— Begin —

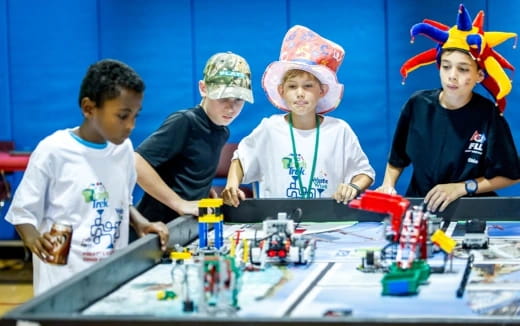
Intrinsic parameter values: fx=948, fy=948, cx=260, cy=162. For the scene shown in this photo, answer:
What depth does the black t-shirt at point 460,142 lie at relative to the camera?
Result: 3.52 m

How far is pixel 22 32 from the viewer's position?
6.04 m

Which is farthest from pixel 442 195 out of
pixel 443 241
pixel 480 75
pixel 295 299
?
pixel 295 299

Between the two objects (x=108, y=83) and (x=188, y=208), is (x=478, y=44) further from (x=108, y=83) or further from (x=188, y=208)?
(x=108, y=83)

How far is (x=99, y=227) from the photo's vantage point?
9.14ft

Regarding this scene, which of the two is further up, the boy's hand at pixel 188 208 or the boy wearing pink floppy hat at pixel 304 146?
the boy wearing pink floppy hat at pixel 304 146

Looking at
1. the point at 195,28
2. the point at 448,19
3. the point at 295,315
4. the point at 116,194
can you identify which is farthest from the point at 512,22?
the point at 295,315

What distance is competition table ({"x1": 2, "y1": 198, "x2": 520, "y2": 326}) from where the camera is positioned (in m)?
1.98

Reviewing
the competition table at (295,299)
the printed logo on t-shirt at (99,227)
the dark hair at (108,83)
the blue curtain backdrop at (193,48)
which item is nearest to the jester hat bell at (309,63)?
the competition table at (295,299)

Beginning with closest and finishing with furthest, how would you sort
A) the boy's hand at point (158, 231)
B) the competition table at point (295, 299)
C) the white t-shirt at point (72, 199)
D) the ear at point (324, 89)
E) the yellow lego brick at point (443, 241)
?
the competition table at point (295, 299) → the yellow lego brick at point (443, 241) → the white t-shirt at point (72, 199) → the boy's hand at point (158, 231) → the ear at point (324, 89)

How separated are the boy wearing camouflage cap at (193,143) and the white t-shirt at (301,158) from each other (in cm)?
20

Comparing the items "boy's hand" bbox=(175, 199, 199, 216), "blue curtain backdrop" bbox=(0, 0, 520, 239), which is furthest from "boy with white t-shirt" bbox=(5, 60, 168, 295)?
"blue curtain backdrop" bbox=(0, 0, 520, 239)

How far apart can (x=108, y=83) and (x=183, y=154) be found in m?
0.83

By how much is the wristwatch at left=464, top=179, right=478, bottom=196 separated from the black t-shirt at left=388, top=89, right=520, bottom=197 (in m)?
0.06

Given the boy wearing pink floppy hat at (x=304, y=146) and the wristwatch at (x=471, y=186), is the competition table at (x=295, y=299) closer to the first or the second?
the wristwatch at (x=471, y=186)
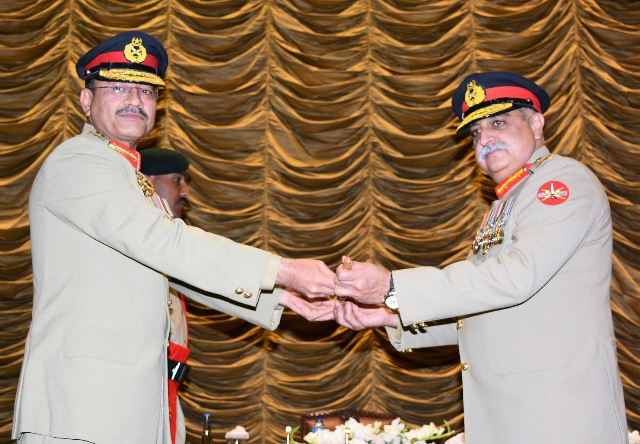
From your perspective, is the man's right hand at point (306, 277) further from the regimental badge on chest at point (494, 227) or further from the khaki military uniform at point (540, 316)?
the regimental badge on chest at point (494, 227)

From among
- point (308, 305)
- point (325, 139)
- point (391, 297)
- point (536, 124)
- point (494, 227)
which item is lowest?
point (391, 297)

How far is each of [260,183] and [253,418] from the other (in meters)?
1.79

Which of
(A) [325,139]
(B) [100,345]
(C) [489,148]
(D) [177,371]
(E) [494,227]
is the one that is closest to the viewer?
(B) [100,345]

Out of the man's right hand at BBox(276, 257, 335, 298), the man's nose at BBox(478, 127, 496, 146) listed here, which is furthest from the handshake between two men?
the man's nose at BBox(478, 127, 496, 146)

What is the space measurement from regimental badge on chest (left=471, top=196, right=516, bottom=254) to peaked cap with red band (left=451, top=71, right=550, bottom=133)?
13.8 inches

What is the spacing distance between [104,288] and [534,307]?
52.9 inches

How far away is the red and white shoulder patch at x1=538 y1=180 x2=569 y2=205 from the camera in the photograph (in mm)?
2461

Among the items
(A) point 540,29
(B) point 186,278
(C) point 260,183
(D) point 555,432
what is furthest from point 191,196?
(D) point 555,432

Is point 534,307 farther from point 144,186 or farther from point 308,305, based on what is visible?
point 144,186

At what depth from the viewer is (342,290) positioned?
2.75 metres

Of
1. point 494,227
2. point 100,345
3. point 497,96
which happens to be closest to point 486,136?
point 497,96

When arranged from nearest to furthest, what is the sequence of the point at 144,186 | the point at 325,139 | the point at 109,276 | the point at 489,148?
the point at 109,276 < the point at 144,186 < the point at 489,148 < the point at 325,139

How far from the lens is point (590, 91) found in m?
5.94

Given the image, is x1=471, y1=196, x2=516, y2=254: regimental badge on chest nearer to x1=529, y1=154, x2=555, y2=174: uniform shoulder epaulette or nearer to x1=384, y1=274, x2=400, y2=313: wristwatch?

— End —

#### INSTRUCTIONS TO FOLLOW:
Quote all the lines above exactly as given. Do not include the pictures.

#### ANSWER TO THIS TASK:
Intrinsic parameter values: fx=948, fy=948, cx=260, cy=162. For the scene shown in this photo, answer:
What depth does the black t-shirt at point 460,142 lie at relative to the camera?
Result: 3.52 m

How far is pixel 22 32 from the viewer's position?
6.04 m

Which is farthest from pixel 442 195 out of
pixel 443 241
pixel 480 75
pixel 295 299
?
pixel 295 299

Between the two objects (x=108, y=83) and (x=188, y=208), is (x=478, y=44) further from (x=108, y=83) or further from (x=188, y=208)?
(x=108, y=83)

How far is (x=99, y=227) from the photo's vantage point?
9.14ft

Regarding this scene, which of the two is further up, the boy's hand at pixel 188 208 or the boy wearing pink floppy hat at pixel 304 146?
the boy wearing pink floppy hat at pixel 304 146

Looking at
1. the point at 195,28
2. the point at 448,19
3. the point at 295,315
4. the point at 116,194
can you identify which is farthest from the point at 512,22?
the point at 295,315

What distance is competition table ({"x1": 2, "y1": 198, "x2": 520, "y2": 326}) from where the camera is positioned (in m)?
1.98

Reviewing
the competition table at (295,299)
the printed logo on t-shirt at (99,227)
the dark hair at (108,83)
the blue curtain backdrop at (193,48)
which item is nearest to the jester hat bell at (309,63)?
the competition table at (295,299)

Beginning with closest and finishing with furthest, how would you sort
A) the boy's hand at point (158, 231)
B) the competition table at point (295, 299)
C) the white t-shirt at point (72, 199)
D) the ear at point (324, 89)
E) the yellow lego brick at point (443, 241)
?
the competition table at point (295, 299) → the yellow lego brick at point (443, 241) → the white t-shirt at point (72, 199) → the boy's hand at point (158, 231) → the ear at point (324, 89)

How separated are the boy wearing camouflage cap at (193,143) and the white t-shirt at (301,158) from each other (in cm)?
20

Comparing the items "boy's hand" bbox=(175, 199, 199, 216), "blue curtain backdrop" bbox=(0, 0, 520, 239), which is furthest from "boy with white t-shirt" bbox=(5, 60, 168, 295)?
"blue curtain backdrop" bbox=(0, 0, 520, 239)

How far apart can (x=108, y=83) and (x=183, y=154) be found in m?
0.83

By how much is the wristwatch at left=464, top=179, right=478, bottom=196 separated from the black t-shirt at left=388, top=89, right=520, bottom=197 (in m)?
0.06

Given the boy wearing pink floppy hat at (x=304, y=146) and the wristwatch at (x=471, y=186), is the competition table at (x=295, y=299) closer to the first or the second?
the wristwatch at (x=471, y=186)
From your perspective, is the man's right hand at point (306, 277) further from the regimental badge on chest at point (494, 227) or further from the khaki military uniform at point (540, 316)?
the regimental badge on chest at point (494, 227)

From among
- point (308, 305)
- point (325, 139)
- point (391, 297)
- point (536, 124)
- point (494, 227)
which item is lowest?
point (391, 297)

How far is each of [260,183] and [253,418] from the other (in meters)?
1.79

Which of
(A) [325,139]
(B) [100,345]
(C) [489,148]
(D) [177,371]
(E) [494,227]
is the one that is closest to the viewer?
(B) [100,345]

Out of the man's right hand at BBox(276, 257, 335, 298), the man's nose at BBox(478, 127, 496, 146) listed here, which is furthest from the handshake between two men?
the man's nose at BBox(478, 127, 496, 146)

What is the space measurement from regimental badge on chest (left=471, top=196, right=516, bottom=254) to peaked cap with red band (left=451, top=71, right=550, bottom=133)?
13.8 inches

What is the spacing distance between [104,288] and [534,307]?
52.9 inches

How far away is the red and white shoulder patch at x1=538 y1=180 x2=569 y2=205 from the camera in the photograph (in mm)?
2461

Among the items
(A) point 540,29
(B) point 186,278
(C) point 260,183
(D) point 555,432
what is furthest from point 191,196?
(D) point 555,432

Is point 534,307 farther from point 144,186 or farther from point 308,305, based on what is visible?
point 144,186

At what depth from the viewer is (342,290) positioned?
2.75 metres

Of
1. point 494,227
2. point 100,345
3. point 497,96
which happens to be closest to point 486,136?
point 497,96

When arranged from nearest to furthest, what is the sequence of the point at 144,186 | the point at 325,139 | the point at 109,276 | the point at 489,148?
the point at 109,276 < the point at 144,186 < the point at 489,148 < the point at 325,139

How far from the lens is point (590, 91) found in m?
5.94

Given the image, is x1=471, y1=196, x2=516, y2=254: regimental badge on chest nearer to x1=529, y1=154, x2=555, y2=174: uniform shoulder epaulette or nearer to x1=384, y1=274, x2=400, y2=313: wristwatch?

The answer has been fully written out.